Why architecture matters here
Disaggregation architecture matters because prefill and decode have fundamentally different bottlenecks. Prefill runs a single large forward pass and is compute-bound; decode reads all KV cache and is memory-bandwidth-bound. Running both on the same GPU pool means one always leaves capacity on the table for the other.
Cost impact is substantial. A disaggregated stack can serve 2-3x more concurrent requests than a colocated one at the same p99 latency. On expensive H100 GPUs, this savings is meaningful.
Reliability comes from separate SLO targets. TTFT (time to first token) is a prefill concern; ITL (inter-token latency) is decode. Autoscaling each pool independently against its SLO is cleaner than juggling both on one pool.
The architecture: every stage explained
Walk the diagram top to bottom.
Request. User's prompt plus generation params (max tokens, temperature).
Router. Routes to prefill pool. May pick specific prefill instance based on load or model shard placement.
Prefill Pool. GPUs optimized for compute-bound work: many SMs, tensor cores. H100 or A100. Runs the prompt through the model in one forward pass; produces KV cache for the entire prompt plus the first output token.
Prefill computation.

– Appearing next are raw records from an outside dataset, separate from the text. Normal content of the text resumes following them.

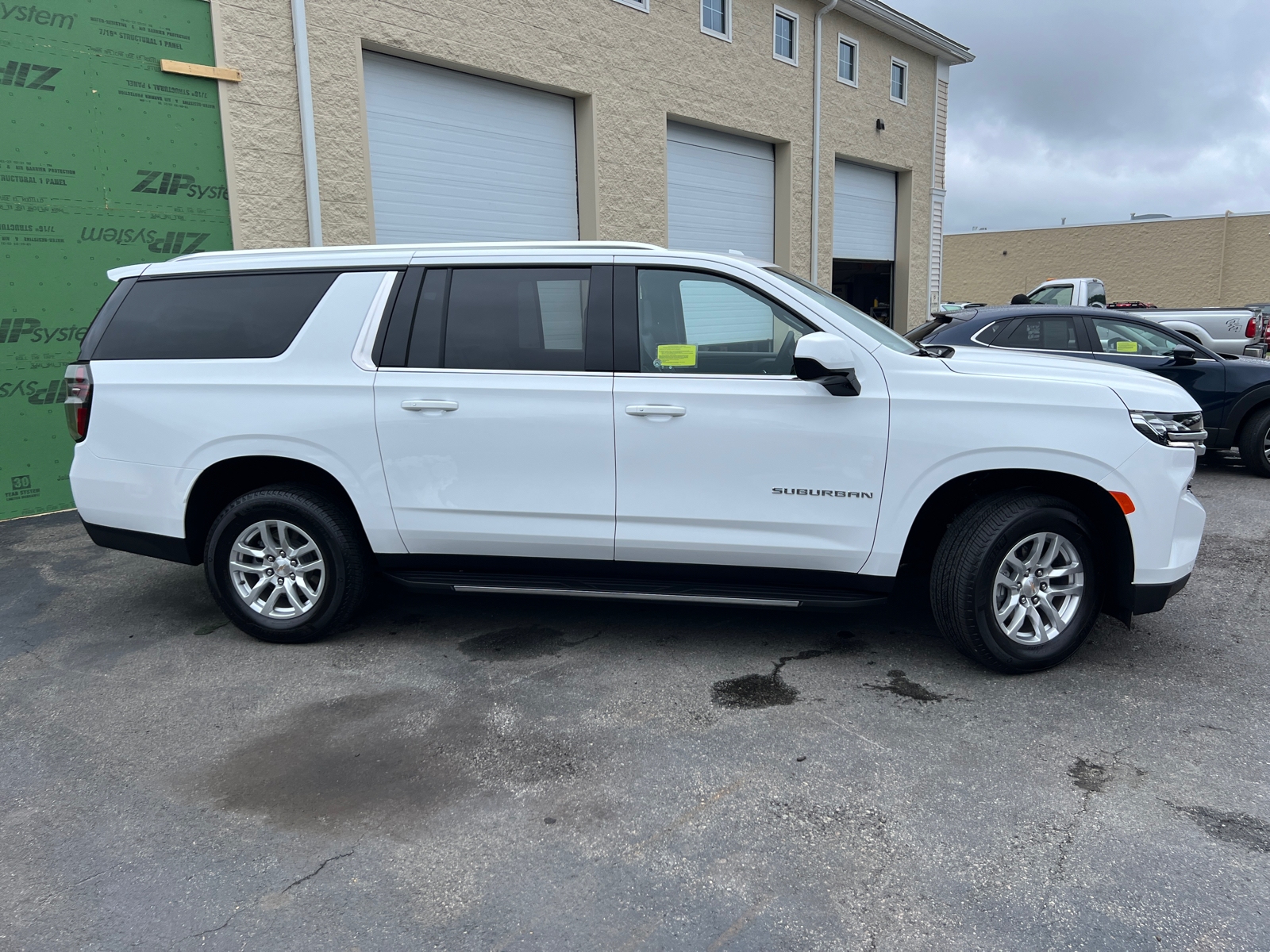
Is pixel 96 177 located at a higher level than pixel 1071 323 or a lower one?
higher

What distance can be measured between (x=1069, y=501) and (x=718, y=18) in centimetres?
1245

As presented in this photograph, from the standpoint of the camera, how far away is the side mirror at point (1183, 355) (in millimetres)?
8469

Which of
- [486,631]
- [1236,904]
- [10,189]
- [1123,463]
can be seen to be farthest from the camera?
[10,189]

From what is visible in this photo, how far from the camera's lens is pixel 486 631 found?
4719 mm

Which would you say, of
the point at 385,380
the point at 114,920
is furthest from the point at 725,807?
the point at 385,380

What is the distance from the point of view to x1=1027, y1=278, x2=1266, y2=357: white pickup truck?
1176cm

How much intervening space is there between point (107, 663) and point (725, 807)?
3318 mm

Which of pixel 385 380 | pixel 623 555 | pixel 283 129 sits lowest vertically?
pixel 623 555

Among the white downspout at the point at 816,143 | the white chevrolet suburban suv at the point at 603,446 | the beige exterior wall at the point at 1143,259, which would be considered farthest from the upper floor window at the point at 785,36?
the beige exterior wall at the point at 1143,259

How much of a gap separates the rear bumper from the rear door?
5288 millimetres

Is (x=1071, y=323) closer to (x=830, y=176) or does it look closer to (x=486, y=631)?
(x=486, y=631)

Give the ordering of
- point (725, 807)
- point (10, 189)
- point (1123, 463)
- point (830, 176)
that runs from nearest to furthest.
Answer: point (725, 807) → point (1123, 463) → point (10, 189) → point (830, 176)

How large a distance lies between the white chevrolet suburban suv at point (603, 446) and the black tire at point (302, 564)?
0.01m

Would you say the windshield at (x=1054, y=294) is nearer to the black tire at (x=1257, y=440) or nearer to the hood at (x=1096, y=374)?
the black tire at (x=1257, y=440)
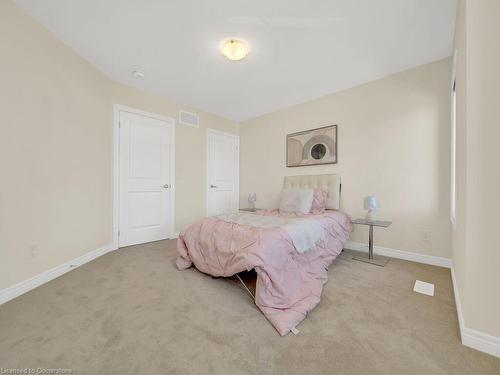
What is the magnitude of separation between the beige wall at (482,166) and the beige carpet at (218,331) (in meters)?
0.29

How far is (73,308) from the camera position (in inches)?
61.4

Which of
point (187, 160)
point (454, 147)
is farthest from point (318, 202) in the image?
point (187, 160)

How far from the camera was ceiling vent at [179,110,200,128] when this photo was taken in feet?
12.2

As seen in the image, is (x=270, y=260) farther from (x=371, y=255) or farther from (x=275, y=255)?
(x=371, y=255)

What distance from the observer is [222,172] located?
4410mm

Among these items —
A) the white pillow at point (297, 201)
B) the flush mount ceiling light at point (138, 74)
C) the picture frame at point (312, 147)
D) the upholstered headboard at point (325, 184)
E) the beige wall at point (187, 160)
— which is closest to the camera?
the flush mount ceiling light at point (138, 74)

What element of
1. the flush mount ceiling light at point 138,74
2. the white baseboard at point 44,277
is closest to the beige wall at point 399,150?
the flush mount ceiling light at point 138,74

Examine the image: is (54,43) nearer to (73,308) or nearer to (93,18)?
(93,18)

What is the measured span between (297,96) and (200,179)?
7.80 feet

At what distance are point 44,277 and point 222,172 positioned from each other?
10.1 feet

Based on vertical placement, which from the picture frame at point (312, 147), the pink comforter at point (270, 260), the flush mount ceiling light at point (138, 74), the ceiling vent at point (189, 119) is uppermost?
the flush mount ceiling light at point (138, 74)

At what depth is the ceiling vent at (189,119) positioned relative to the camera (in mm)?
3715

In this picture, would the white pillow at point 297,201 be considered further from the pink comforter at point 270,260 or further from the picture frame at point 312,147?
the picture frame at point 312,147

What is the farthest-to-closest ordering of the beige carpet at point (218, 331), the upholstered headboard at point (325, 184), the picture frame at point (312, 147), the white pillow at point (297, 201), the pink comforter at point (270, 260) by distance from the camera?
the picture frame at point (312, 147) → the upholstered headboard at point (325, 184) → the white pillow at point (297, 201) → the pink comforter at point (270, 260) → the beige carpet at point (218, 331)
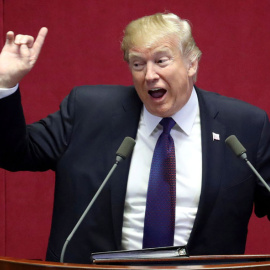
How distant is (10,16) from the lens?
8.14 ft

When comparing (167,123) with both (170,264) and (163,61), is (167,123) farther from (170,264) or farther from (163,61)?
(170,264)

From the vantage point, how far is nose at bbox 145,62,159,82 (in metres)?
1.71

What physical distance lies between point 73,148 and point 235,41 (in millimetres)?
1014

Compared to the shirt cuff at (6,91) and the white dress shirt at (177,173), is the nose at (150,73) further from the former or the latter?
the shirt cuff at (6,91)

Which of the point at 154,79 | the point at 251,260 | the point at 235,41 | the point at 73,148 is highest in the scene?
the point at 235,41

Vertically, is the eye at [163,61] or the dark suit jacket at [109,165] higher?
the eye at [163,61]

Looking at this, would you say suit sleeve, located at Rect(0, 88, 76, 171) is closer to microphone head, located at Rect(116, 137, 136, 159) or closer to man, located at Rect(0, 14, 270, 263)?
man, located at Rect(0, 14, 270, 263)

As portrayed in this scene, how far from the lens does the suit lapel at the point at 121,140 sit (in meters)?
1.72

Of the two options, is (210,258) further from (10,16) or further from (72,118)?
(10,16)

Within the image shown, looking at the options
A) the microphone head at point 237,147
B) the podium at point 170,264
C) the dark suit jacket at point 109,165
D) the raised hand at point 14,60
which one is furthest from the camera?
the dark suit jacket at point 109,165

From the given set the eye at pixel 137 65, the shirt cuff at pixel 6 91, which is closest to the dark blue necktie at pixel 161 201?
the eye at pixel 137 65

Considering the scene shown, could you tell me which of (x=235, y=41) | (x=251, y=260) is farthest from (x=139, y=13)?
(x=251, y=260)

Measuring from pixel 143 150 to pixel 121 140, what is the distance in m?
0.07

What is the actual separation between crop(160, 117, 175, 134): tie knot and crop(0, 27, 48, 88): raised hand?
389 mm
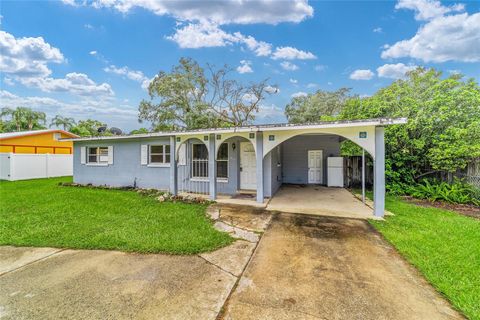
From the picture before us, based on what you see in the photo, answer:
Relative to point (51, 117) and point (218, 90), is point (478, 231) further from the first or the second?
point (51, 117)

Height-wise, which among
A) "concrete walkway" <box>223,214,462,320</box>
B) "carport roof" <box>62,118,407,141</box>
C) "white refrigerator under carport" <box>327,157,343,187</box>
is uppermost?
"carport roof" <box>62,118,407,141</box>

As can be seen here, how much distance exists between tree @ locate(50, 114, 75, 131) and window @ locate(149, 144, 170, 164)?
2874 centimetres

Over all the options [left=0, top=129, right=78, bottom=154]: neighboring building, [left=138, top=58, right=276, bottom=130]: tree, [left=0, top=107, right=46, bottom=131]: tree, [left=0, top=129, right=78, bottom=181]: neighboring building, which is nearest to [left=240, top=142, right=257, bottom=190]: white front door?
[left=0, top=129, right=78, bottom=181]: neighboring building

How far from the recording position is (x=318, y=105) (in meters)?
23.3

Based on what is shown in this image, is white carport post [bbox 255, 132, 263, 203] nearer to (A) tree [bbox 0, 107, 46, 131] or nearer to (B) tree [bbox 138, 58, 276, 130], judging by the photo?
(B) tree [bbox 138, 58, 276, 130]

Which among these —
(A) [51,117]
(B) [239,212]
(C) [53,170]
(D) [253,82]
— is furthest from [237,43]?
(A) [51,117]

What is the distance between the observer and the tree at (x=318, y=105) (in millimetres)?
23219

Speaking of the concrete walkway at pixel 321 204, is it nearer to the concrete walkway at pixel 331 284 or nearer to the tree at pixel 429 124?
the concrete walkway at pixel 331 284

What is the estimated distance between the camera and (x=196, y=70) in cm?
2150

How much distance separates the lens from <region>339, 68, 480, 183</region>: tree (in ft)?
23.7

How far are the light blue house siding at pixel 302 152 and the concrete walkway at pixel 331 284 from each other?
725 centimetres

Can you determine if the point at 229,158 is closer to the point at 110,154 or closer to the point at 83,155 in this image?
the point at 110,154

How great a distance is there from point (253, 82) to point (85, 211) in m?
18.4

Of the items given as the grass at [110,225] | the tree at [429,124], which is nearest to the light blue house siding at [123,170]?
the grass at [110,225]
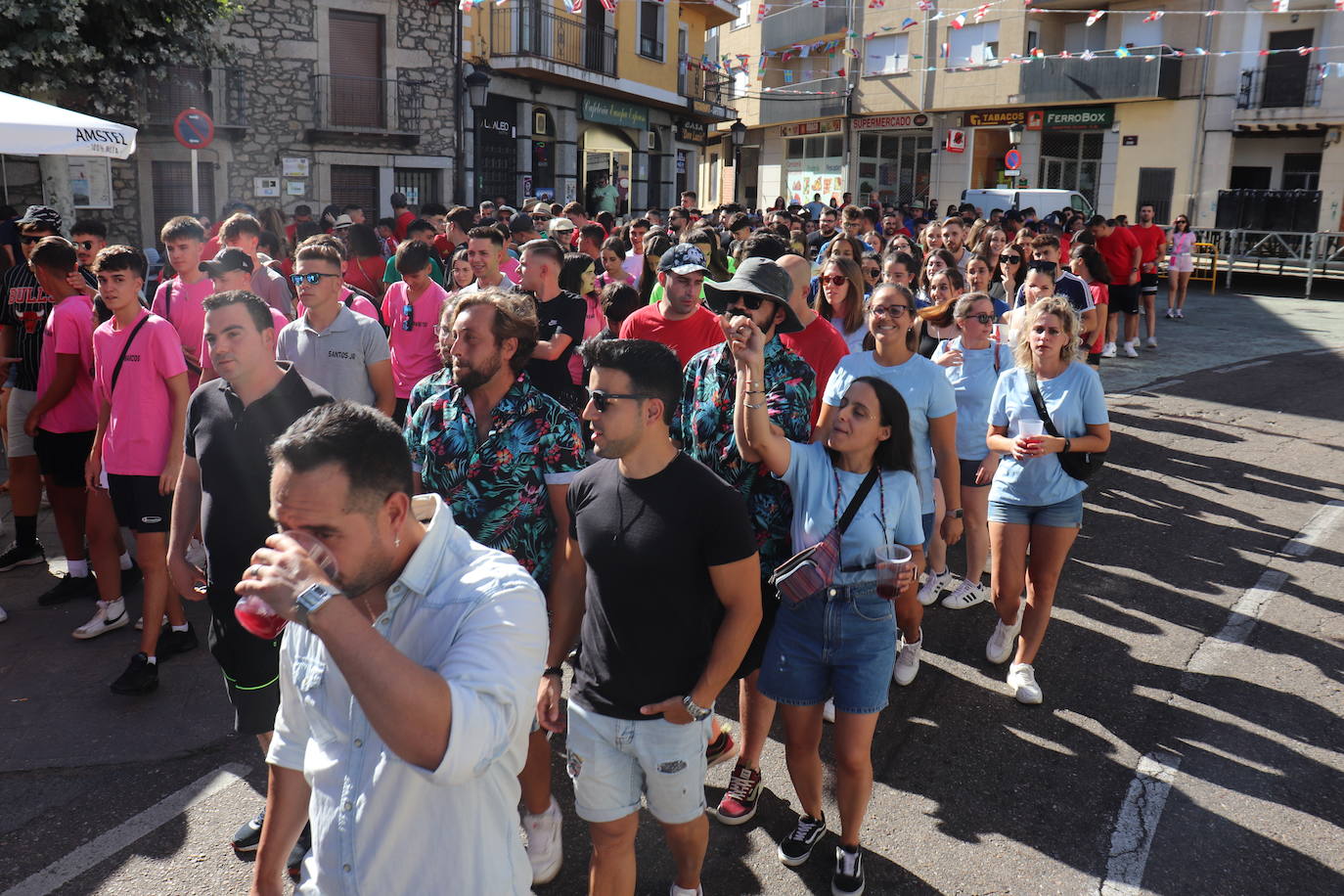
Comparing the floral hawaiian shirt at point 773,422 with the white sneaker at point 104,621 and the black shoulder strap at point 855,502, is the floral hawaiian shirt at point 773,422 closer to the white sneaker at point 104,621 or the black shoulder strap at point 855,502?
the black shoulder strap at point 855,502

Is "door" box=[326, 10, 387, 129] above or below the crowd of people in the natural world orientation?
above

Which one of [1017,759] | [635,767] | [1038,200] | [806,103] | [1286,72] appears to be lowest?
[1017,759]

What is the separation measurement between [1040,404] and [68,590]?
5179mm

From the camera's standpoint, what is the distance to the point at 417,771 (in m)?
1.72

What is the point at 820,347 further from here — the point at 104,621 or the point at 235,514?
the point at 104,621

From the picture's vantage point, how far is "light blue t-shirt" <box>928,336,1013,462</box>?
559 centimetres

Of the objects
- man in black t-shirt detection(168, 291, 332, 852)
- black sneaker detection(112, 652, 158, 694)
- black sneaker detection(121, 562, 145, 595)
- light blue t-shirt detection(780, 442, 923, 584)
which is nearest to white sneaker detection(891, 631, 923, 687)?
light blue t-shirt detection(780, 442, 923, 584)

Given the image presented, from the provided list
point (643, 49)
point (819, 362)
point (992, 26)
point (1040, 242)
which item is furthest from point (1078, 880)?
point (992, 26)

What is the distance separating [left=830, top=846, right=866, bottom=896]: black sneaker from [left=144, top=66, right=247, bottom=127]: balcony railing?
18.6 meters

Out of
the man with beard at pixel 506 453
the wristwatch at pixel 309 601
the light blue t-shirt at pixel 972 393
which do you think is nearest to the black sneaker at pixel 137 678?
the man with beard at pixel 506 453

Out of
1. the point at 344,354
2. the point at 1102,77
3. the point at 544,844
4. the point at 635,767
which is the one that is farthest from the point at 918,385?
the point at 1102,77

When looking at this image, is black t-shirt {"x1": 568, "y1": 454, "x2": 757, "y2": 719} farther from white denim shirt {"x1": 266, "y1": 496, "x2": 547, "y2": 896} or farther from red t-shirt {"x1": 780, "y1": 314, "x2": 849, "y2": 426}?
red t-shirt {"x1": 780, "y1": 314, "x2": 849, "y2": 426}

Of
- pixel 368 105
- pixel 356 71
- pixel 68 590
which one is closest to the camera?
pixel 68 590

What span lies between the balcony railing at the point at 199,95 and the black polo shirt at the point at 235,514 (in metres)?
17.1
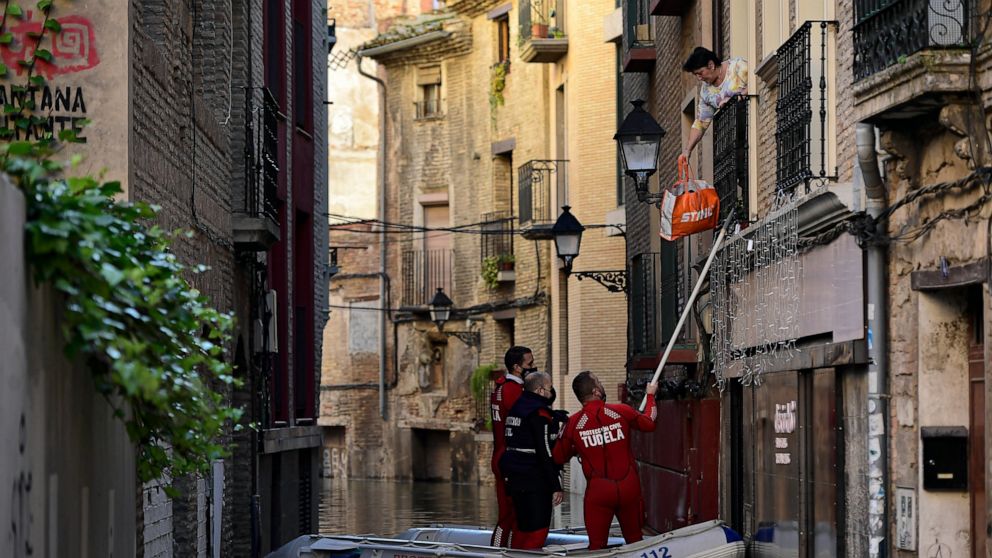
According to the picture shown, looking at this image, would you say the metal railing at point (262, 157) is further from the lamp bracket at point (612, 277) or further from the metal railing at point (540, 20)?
the metal railing at point (540, 20)

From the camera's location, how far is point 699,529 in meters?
14.7

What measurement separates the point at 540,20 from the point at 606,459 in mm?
25159

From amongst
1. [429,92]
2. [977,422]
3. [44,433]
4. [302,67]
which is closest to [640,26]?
[302,67]

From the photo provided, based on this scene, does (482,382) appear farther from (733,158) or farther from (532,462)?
(532,462)

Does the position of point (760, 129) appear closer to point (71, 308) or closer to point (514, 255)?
point (71, 308)

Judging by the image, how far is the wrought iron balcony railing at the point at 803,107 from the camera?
43.5 ft

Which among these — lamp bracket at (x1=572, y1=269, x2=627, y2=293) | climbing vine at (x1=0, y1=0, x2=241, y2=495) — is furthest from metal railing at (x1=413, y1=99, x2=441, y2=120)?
climbing vine at (x1=0, y1=0, x2=241, y2=495)

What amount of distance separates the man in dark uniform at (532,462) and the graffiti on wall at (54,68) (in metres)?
4.72

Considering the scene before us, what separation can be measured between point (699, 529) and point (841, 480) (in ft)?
6.99

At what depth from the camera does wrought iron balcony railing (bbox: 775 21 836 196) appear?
1325cm


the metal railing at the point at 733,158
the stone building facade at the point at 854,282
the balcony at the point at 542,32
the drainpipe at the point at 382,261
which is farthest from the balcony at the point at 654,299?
the drainpipe at the point at 382,261

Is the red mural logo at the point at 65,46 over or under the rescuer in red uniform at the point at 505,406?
over

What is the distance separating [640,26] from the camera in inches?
1034

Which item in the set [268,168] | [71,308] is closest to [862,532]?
[71,308]
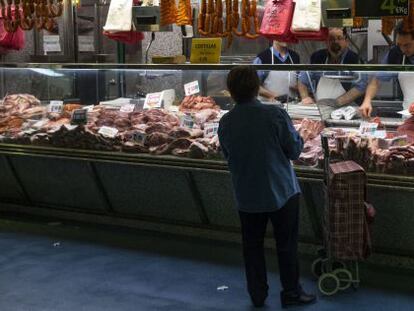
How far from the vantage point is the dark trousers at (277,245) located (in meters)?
4.54

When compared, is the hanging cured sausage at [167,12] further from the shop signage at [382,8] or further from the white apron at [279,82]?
the shop signage at [382,8]

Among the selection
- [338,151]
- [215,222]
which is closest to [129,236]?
[215,222]

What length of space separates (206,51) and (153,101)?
0.80 m

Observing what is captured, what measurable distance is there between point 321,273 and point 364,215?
2.14ft

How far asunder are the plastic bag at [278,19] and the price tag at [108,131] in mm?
1542

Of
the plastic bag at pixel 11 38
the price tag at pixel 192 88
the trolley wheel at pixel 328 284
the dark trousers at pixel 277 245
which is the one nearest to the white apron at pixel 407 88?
the dark trousers at pixel 277 245

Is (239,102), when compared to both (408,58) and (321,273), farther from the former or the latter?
(408,58)

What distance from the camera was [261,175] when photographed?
445cm

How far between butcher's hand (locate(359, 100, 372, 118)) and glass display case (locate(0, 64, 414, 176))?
0.17ft

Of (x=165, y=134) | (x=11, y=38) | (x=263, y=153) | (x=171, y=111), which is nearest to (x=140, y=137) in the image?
(x=165, y=134)

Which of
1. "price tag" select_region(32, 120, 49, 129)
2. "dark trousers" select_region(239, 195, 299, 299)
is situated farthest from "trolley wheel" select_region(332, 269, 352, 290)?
"price tag" select_region(32, 120, 49, 129)

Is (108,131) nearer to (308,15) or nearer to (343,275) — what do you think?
(308,15)

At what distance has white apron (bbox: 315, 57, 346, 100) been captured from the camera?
5.26 meters

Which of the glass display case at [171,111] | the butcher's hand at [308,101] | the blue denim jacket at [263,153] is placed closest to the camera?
the blue denim jacket at [263,153]
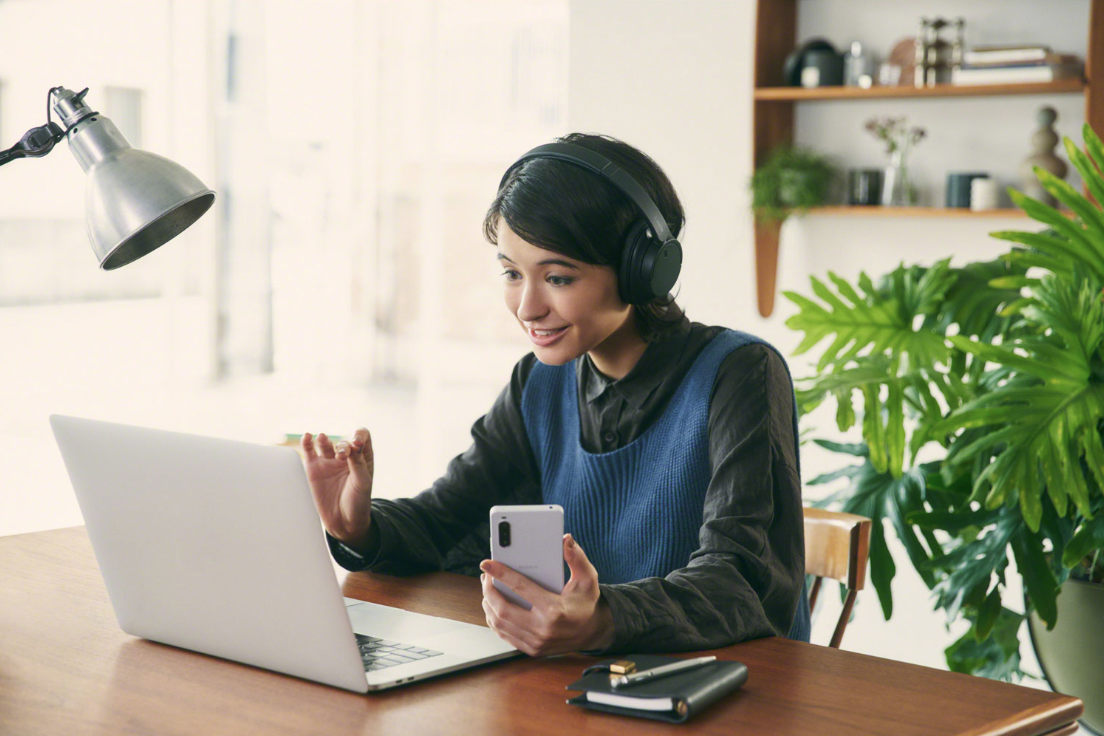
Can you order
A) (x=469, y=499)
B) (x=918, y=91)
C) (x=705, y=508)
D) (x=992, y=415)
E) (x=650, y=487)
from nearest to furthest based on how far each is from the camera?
(x=705, y=508)
(x=650, y=487)
(x=469, y=499)
(x=992, y=415)
(x=918, y=91)

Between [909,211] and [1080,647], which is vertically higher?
[909,211]

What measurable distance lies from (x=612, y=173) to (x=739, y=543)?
1.53 feet

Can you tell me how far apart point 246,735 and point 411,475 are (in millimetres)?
3889

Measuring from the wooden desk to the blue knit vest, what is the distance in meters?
0.28

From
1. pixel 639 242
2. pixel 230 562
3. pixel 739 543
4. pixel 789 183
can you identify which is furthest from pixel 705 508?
pixel 789 183

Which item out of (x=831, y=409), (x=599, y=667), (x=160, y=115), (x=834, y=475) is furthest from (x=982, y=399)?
(x=160, y=115)

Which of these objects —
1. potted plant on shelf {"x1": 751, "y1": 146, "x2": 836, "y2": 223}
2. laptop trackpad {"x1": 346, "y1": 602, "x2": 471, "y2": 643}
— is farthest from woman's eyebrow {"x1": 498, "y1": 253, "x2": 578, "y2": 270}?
potted plant on shelf {"x1": 751, "y1": 146, "x2": 836, "y2": 223}

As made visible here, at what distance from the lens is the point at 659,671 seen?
3.30 ft

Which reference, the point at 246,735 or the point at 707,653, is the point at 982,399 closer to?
the point at 707,653

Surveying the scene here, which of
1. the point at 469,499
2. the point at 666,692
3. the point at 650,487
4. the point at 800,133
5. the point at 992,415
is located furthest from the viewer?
the point at 800,133

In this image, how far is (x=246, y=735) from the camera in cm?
91

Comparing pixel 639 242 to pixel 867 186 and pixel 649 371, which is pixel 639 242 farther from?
pixel 867 186

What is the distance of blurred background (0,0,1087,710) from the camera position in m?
3.42

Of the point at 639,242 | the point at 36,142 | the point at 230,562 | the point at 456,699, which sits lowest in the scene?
the point at 456,699
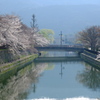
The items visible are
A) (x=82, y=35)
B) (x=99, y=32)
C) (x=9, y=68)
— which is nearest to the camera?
(x=9, y=68)

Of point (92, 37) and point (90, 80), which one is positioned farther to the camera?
point (92, 37)

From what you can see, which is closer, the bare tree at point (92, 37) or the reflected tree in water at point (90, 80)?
the reflected tree in water at point (90, 80)

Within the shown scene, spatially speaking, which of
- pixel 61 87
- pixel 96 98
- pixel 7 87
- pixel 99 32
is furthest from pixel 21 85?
pixel 99 32

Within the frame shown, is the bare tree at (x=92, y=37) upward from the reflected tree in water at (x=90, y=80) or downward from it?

Attention is O(n²) in prompt length; runs efficient with Flash Attention. Output: KV cache + first token.
KV Cache Transfer. The KV cache (potentially GBs for long prompts) transfers from prefill GPU to decode GPU over NVLink (same node) or InfiniBand/RoCE (across nodes). This is the critical path.
Decode Pool. GPUs optimized for memory bandwidth: same H100 or A100, but different loading — each GPU serves many concurrent decodes because decode is memory-bound not compute-bound. Continuous batching packs many requests together.
Continuous Batching. vLLM/TRT-LLM iteration-level scheduling. Each token step processes a mix of active decodes plus new arrivals.
Response Streaming. SSE or gRPC streams tokens back to the client as they generate.
Separate SLO targets. TTFT SLO on prefill pool (say, p99 < 500ms). ITL SLO on decode pool (say, p99 < 50ms per token).
Autoscale independently. Prefill demand is bursty (long prompts arrive); decode demand is steadier. Different HPA policies per pool.
End-to-end disaggregated request flow
Trace a request. User sends prompt of 4k tokens. Router picks a prefill instance with capacity. Instance runs the 4k prompt through the model in one forward pass.
Prefill instance produces KV cache: for 70B model at FP16 with 4k prompt, KV cache is roughly 1.5 GB per request.
Prefill instance also produces the first output token.
KV cache transfer initiates: 1.5 GB from prefill GPU to decode GPU. Over NVLink (900 GB/s), takes ~2ms. Over InfiniBand (200 Gbps effective), takes ~60ms.
Decode instance receives the KV cache and the first token. Adds this request to its continuous batch. Next token generation includes this request among the others.
Decode continues token by token. Each step reads all KV caches for all active requests, produces next tokens, appends new KV entries. Streaming responses go back to clients.
User sees first token quickly (prefill was compute-bound but fast on H100); subsequent tokens stream at 30-60 tokens/sec (decode packs many requests).
Meanwhile, another user's shorter prompt hits a different prefill instance in parallel. Prefill pool sizes for parallelism.